→ Document text:
(begin)

8.6 Logarithmic Differentiation

Implicit differentiation powers a labor-saving trick called logarithmic differentiation. When $y$ is a tangle of products, quotients, and powers, take the natural log of both sides first — logarithms turn products into sums and powers into multipliers — and only then differentiate implicitly.

Starting from $y = f(x)$, write $\ln y = \ln f(x)$ and differentiate. The left side, by the chain rule, is $\frac{y'}{y}$:

$$\frac{y'}{y} = \frac{d}{dx}\big[\ln f(x)\big] \quad\Longrightarrow\quad y' = y \cdot \frac{d}{dx}\big[\ln f(x)\big].$$

Example: the genuinely hard derivative $y = x^x$

The function $x^x$ has a variable in both the base and the exponent, so neither the power rule nor the exponential rule applies. Logarithms rescue it. Take $\ln y = x\ln x$ and differentiate the right side with the product rule:

$$\frac{y'}{y} = \ln x + x\cdot\frac{1}{x} = \ln x + 1 \quad\Longrightarrow\quad y' = x^x(\ln x + 1).$$

There is no honest way to get this without logarithmic differentiation; the trick is not a convenience but a necessity.

Example: taming a product-quotient-power monster

$$y = \frac{x^2\sqrt{x+1}}{(2x+3)^3}.$$

Differentiating this directly would require the quotient rule wrapped around a product rule wrapped around two chain rules. Instead, take logs and let them flatten the structure:

$$\ln y = 2\ln x + \tfrac12\ln(x+1) - 3\ln(2x+3).$$

Differentiate each simple term:

$$\frac{y'}{y} = \frac{2}{x} + \frac{1}{2(x+1)} - \frac{6}{2x+3}.$$

Multiply through by $y$ to finish. The hard work — three nested differentiation rules — collapsed into three easy derivatives of logarithms. This is the everyday payoff of logarithmic differentiation.

(end)

→ To do:
A. In the section on logarithmic differentiation, change "necessity" to "requirement" and write out the stretch from "The function $x^x$" through "but a necessity." again.
B. Please carry the section on logarithmic differentiation on past its last sentence.
The rows are separate material with no tie to the section on logarithmic differentiation.

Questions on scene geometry

(begin)

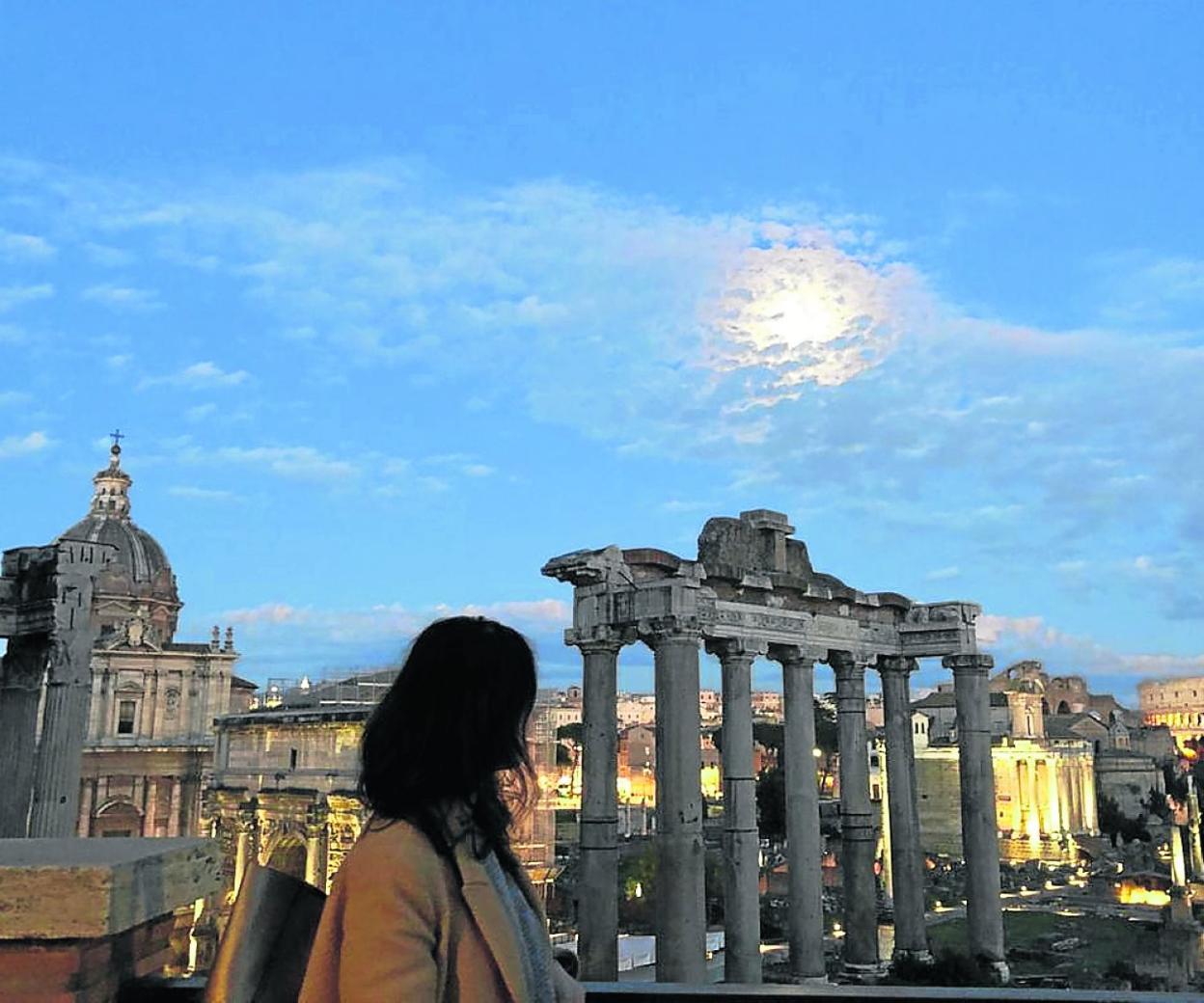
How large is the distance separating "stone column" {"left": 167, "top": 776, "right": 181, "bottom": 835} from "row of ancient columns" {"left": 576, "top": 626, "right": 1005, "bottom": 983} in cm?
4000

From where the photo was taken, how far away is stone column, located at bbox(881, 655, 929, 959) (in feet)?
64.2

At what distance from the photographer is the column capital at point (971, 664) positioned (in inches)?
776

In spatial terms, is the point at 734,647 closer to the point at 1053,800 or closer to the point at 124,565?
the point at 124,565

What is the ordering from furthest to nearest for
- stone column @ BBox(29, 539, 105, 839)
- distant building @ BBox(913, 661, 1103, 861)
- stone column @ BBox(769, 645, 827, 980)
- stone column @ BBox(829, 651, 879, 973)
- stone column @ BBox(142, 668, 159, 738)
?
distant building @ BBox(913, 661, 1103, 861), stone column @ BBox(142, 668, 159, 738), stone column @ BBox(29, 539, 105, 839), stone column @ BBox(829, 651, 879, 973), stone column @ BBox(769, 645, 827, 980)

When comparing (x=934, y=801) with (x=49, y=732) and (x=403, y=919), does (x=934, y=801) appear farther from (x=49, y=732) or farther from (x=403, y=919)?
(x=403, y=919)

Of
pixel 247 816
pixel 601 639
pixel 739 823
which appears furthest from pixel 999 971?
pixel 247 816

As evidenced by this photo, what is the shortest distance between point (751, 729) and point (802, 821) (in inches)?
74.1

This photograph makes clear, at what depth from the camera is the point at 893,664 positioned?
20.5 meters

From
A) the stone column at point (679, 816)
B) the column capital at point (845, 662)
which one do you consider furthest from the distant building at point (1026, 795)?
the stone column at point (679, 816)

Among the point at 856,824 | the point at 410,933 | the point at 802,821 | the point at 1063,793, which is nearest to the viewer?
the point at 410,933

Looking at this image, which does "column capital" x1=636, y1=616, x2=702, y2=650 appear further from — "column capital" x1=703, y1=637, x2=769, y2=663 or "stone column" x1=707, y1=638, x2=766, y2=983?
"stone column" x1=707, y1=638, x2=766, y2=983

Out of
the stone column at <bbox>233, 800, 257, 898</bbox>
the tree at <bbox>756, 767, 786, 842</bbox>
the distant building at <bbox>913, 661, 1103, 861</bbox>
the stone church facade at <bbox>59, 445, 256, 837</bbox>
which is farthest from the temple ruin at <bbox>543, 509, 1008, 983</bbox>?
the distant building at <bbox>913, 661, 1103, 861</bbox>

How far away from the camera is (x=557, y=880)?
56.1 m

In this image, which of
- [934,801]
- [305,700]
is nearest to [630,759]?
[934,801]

(end)
(begin)

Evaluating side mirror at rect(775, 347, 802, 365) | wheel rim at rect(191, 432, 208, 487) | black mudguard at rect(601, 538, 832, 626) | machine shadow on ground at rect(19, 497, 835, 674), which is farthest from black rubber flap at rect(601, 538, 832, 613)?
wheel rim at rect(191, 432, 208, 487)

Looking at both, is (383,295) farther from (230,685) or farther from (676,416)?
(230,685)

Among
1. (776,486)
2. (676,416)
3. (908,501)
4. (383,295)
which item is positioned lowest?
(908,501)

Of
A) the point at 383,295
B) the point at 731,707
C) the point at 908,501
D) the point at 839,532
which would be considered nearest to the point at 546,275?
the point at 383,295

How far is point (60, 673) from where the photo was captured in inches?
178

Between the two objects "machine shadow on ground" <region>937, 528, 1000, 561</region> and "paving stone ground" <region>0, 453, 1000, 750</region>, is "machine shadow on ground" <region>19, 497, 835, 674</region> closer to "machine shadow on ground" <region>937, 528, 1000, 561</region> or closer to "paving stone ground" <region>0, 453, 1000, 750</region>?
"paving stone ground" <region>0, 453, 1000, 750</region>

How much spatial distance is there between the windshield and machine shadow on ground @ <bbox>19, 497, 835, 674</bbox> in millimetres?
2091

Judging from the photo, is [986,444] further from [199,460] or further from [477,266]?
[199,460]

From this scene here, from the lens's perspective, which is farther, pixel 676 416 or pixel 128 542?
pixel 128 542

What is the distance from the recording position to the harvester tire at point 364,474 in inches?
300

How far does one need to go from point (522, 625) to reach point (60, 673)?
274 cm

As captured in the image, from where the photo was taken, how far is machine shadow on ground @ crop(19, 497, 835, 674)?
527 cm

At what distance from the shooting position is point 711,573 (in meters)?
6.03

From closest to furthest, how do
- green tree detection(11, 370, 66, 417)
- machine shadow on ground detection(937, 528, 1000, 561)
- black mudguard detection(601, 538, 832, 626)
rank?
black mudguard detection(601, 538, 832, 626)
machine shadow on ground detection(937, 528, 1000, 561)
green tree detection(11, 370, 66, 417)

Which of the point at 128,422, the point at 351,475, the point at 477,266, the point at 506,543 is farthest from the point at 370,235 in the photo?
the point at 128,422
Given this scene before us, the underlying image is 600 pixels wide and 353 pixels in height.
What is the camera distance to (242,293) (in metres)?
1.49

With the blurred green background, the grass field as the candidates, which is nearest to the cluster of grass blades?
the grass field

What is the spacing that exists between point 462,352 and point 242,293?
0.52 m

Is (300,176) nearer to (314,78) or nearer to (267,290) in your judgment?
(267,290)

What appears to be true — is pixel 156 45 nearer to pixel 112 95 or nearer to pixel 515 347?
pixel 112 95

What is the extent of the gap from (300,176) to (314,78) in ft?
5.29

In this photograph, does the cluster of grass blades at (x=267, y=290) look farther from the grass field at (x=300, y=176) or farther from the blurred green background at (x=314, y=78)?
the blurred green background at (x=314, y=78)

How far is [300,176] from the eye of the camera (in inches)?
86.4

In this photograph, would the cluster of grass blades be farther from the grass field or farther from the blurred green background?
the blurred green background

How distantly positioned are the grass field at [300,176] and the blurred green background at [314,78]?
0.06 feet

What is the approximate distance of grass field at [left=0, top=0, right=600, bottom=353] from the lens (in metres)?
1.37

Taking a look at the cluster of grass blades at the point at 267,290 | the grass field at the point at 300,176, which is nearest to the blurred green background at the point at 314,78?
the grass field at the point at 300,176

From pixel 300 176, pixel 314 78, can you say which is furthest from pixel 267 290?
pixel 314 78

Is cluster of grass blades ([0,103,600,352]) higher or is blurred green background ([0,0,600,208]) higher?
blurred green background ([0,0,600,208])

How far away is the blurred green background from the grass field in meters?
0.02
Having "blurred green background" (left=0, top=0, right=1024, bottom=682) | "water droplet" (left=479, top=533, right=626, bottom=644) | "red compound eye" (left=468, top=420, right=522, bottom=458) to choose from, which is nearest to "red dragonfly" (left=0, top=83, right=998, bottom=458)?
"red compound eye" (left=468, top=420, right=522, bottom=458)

(end)
(begin)

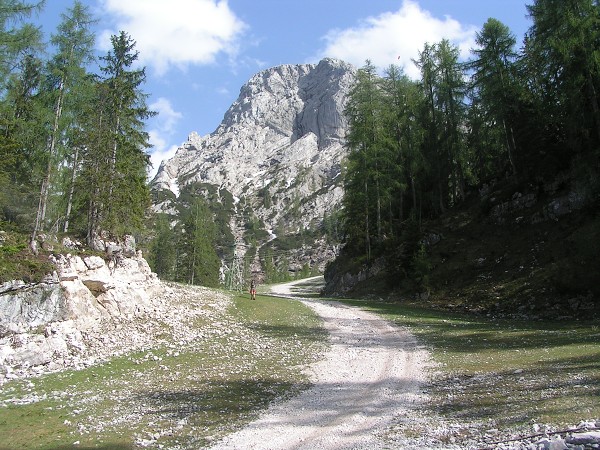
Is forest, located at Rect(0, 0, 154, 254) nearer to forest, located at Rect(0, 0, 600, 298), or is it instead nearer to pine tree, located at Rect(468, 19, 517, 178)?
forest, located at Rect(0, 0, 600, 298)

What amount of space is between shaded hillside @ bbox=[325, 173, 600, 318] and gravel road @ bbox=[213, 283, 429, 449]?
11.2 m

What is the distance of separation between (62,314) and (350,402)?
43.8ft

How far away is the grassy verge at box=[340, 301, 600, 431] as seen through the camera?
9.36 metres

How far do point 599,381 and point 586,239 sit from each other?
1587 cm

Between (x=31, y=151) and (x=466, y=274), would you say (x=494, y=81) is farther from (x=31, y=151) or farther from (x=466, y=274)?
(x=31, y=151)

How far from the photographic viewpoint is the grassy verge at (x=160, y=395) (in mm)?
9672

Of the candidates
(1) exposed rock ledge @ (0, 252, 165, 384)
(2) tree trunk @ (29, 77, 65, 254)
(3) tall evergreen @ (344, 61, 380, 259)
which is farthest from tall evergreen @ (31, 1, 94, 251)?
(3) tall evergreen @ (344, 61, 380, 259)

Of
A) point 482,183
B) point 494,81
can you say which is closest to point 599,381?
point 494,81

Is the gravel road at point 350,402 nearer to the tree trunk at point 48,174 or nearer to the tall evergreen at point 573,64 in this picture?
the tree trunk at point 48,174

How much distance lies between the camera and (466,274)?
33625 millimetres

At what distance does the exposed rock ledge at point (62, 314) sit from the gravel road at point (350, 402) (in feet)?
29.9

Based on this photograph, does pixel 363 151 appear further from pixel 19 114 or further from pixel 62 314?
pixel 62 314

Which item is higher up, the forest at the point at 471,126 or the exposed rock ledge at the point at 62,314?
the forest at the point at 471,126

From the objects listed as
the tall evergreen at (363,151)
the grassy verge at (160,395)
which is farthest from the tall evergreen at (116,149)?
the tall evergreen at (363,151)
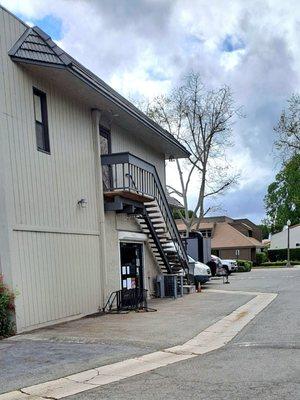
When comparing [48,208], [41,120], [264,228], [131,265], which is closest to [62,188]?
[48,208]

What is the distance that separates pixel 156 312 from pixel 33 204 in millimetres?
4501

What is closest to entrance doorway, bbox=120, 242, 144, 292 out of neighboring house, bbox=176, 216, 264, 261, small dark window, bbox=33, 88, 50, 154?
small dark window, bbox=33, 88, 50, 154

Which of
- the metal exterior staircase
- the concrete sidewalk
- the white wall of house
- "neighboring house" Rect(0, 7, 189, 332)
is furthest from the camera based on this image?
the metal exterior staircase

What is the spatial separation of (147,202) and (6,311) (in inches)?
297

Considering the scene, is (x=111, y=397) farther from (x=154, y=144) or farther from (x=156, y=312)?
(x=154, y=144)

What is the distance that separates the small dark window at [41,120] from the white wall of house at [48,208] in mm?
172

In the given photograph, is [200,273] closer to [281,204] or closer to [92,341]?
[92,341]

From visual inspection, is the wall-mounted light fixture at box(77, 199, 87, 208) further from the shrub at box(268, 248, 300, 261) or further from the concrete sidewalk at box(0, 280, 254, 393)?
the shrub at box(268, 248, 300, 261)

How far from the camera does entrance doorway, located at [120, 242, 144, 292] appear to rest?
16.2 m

(end)

→ Results for the exercise:
A.
The function $x^x$ has a variable in both the base and the exponent, so neither the power rule nor the exponential rule applies. Logarithms rescue it. Take $\ln y = x\ln x$ and differentiate the right side with the product rule:

$$\frac{y'}{y} = \ln x + x\cdot\frac{1}{x} = \ln x + 1 \quad\Longrightarrow\quad y' = x^x(\ln x + 1).$$

There is no honest way to get this without logarithmic differentiation; the trick is not a convenience but a requirement.

B.
8.7 Related Rates: Change Running Through Time

We now turn the same machinery on a moving target. In a related rates problem, two or more quantities change as time passes, and they are bound together by an equation. You are told the rate of one and asked for the rate of another. The connecting equation does the relating; differentiating it with respect to time converts a relationship between quantities into a relationship between their rates.

This is where the recurring theme of the book becomes vivid: calculus is the mathematics of change, and related rates is its most direct expression. A geometric truth like "the ladder has fixed length" or "the tank is a cone" holds at every instant. Differentiate that truth with respect to $t$ and you learn how the moving pieces must move in concert.

The engine is again the chain rule. If a volume $V$ depends on a height $h$, and $h$ in turn depends on time $t$, then

$$\frac{dV}{dt} = \frac{dV}{dh}\cdot\frac{dh}{dt}.$$

Every variable in a related-rates equation is secretly a function of $t$, so every term picks up a time-derivative factor when differentiated — exactly as every $y$-term picked up a $y'$ in §8.2. Implicit differentiation and related rates are the same act aimed at different variables.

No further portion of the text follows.